I have a older Shindawa string trimmer, model SE18U Serial # 4055178. The fuel pump on the carb is bad. It has a TK 4J8WB1 Carburetor. This is a slide throttle carb. Does anyone know where I can get a new carb? or possible a new rebuild kit. My carburetor catalogs don't list the TK carbs. Thanks for the help.


----------



## 30yearTech (Sep 14, 2006)

Probably going to have to try a Shindaiwa dealer and see if it's still available. I have yet been able to outsource TK carburetors.


----------



## RKDOC (Jun 20, 2006)

this trimmer is old enough that Shindawa does not list it any more. Thanks 30 Year Tech.


----------



## bill18163 (Jun 16, 2011)

*TK Carb*

I have a string trimmer that is 24 years old. I bought it in 1987. I have never had to do anything to it other than regular maintenance such as spark plugs,air filters,cleaning and remove carbon from exhaust port once in a while. It has a Kawasaki TD33 engine and was sold by TCM Power. I just bought a new one from them. Same engine and built almost the same as the old one. Just cost a little more than the one 24 years ago!!! Anyway. I was going to post on this forum today(my first post) and ask if anyone could help me ID the carb on my old machine. It has a TK logo with Japan written under it and what looks like 5G0850B stamped on the carb. Then I ran across this post so I guess I have what is called a TK carb. I am going to rebuild the carb because it just started acting up on me.
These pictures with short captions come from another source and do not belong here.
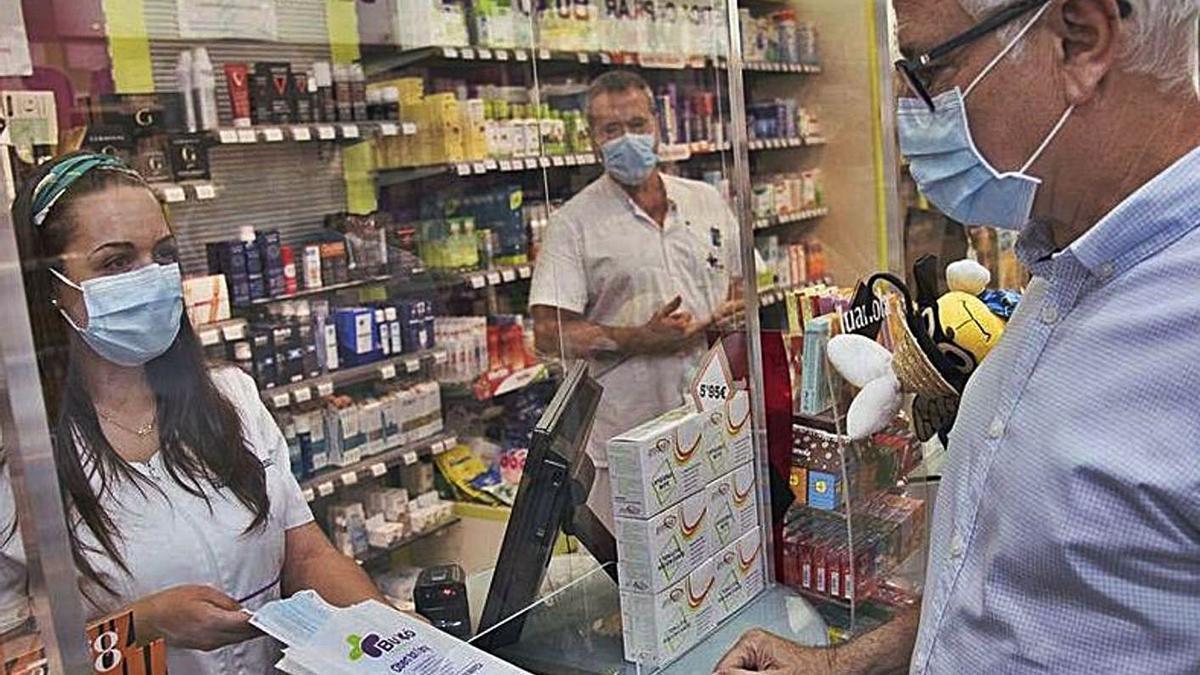 Una professional de la farmàcia Buxó de Manresa dispensant mascaretes quirúrgiques    ARXIU/OSCAR BAYONA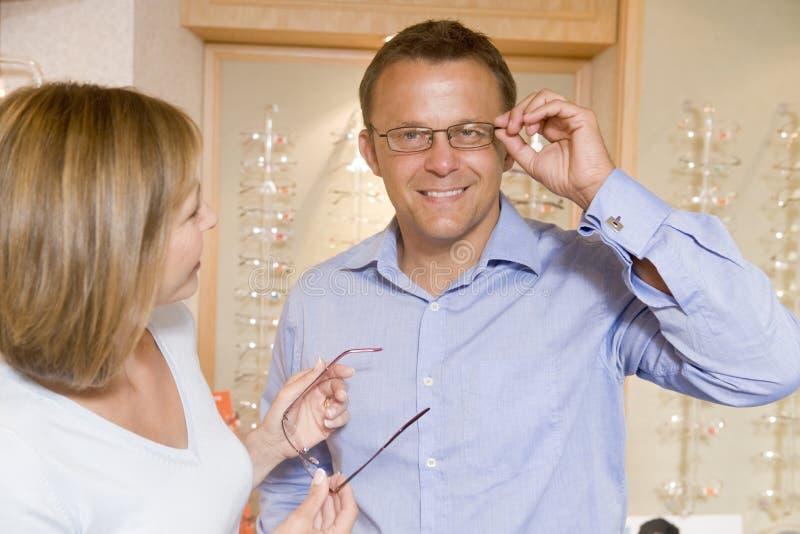 Paar dat op oogglazen bij optometristen probeert stock afbeelding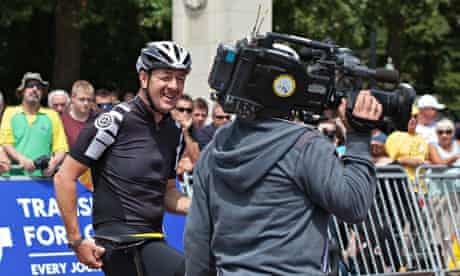Chris Boardman talks to a TV crew during the 3rd stage of Tour de France, July 2014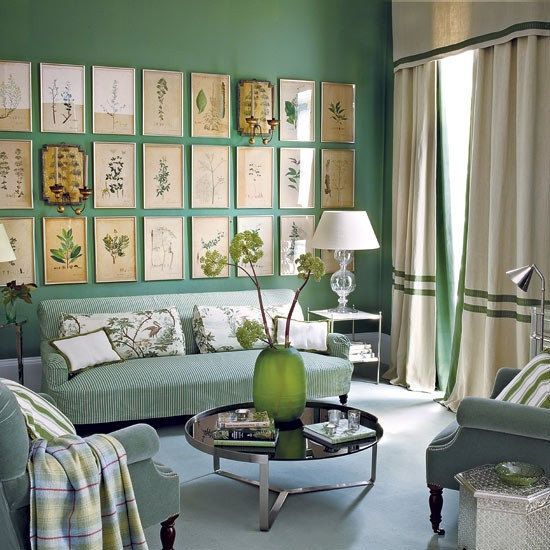 a lovely green living room with green walls, curtains and striped furniture, with a large vintage gallery wall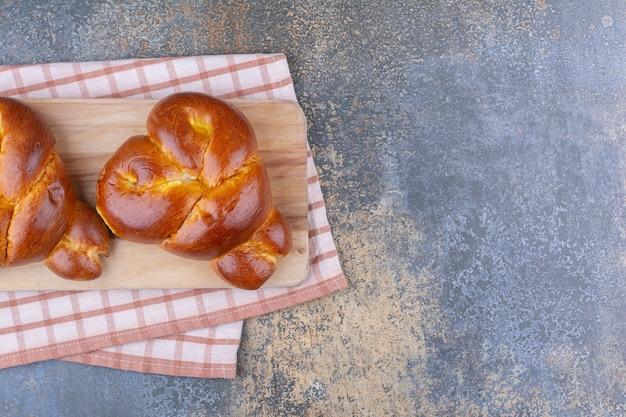 Panini a forma di cuore su una tavola sulla superficie di marmo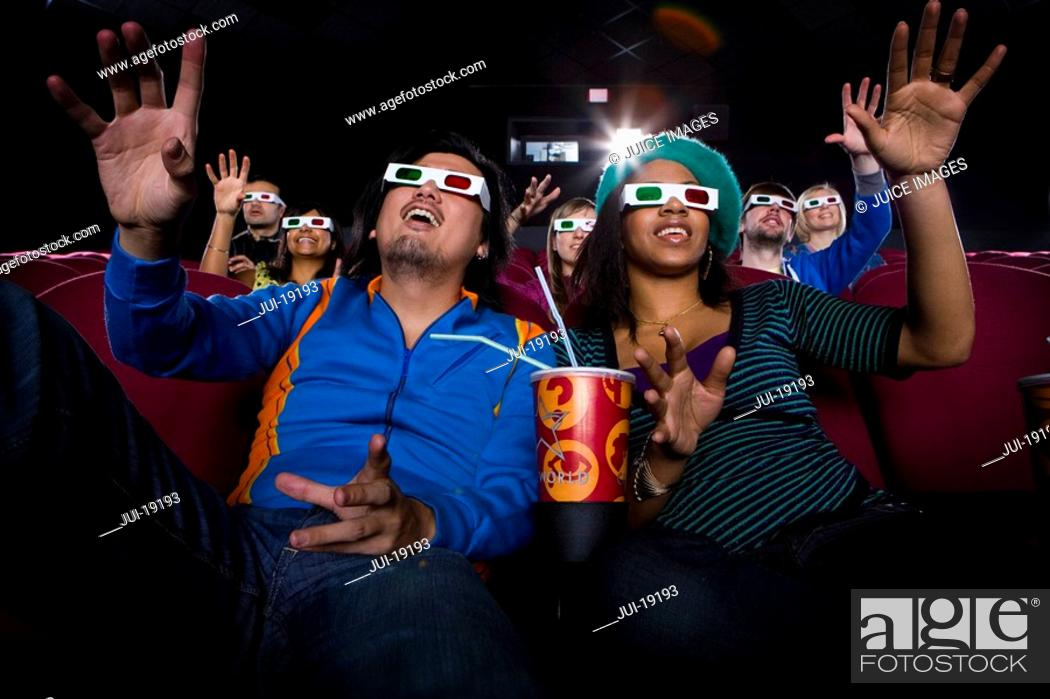 Stock Photo: Couple in cinema wearing 3D glasses, smiling, low angle view.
One of the problems that I had was that the air filter housing warped and let dirt into the air filter area more than normal. Most of it got trapped in the sponge air filter but some dirt,etc. got past and the entrance to the carb was dirty so I assume a lot got inside the carb over time also. Can anyone direct me to rebuild instructions and a blow out view of this carb. I only know of two places that I have found to buy the kit for rebuilding the carb plus other parts I need. I do have a blow out view of the carb in my parts list but no rebuild instructions.


----------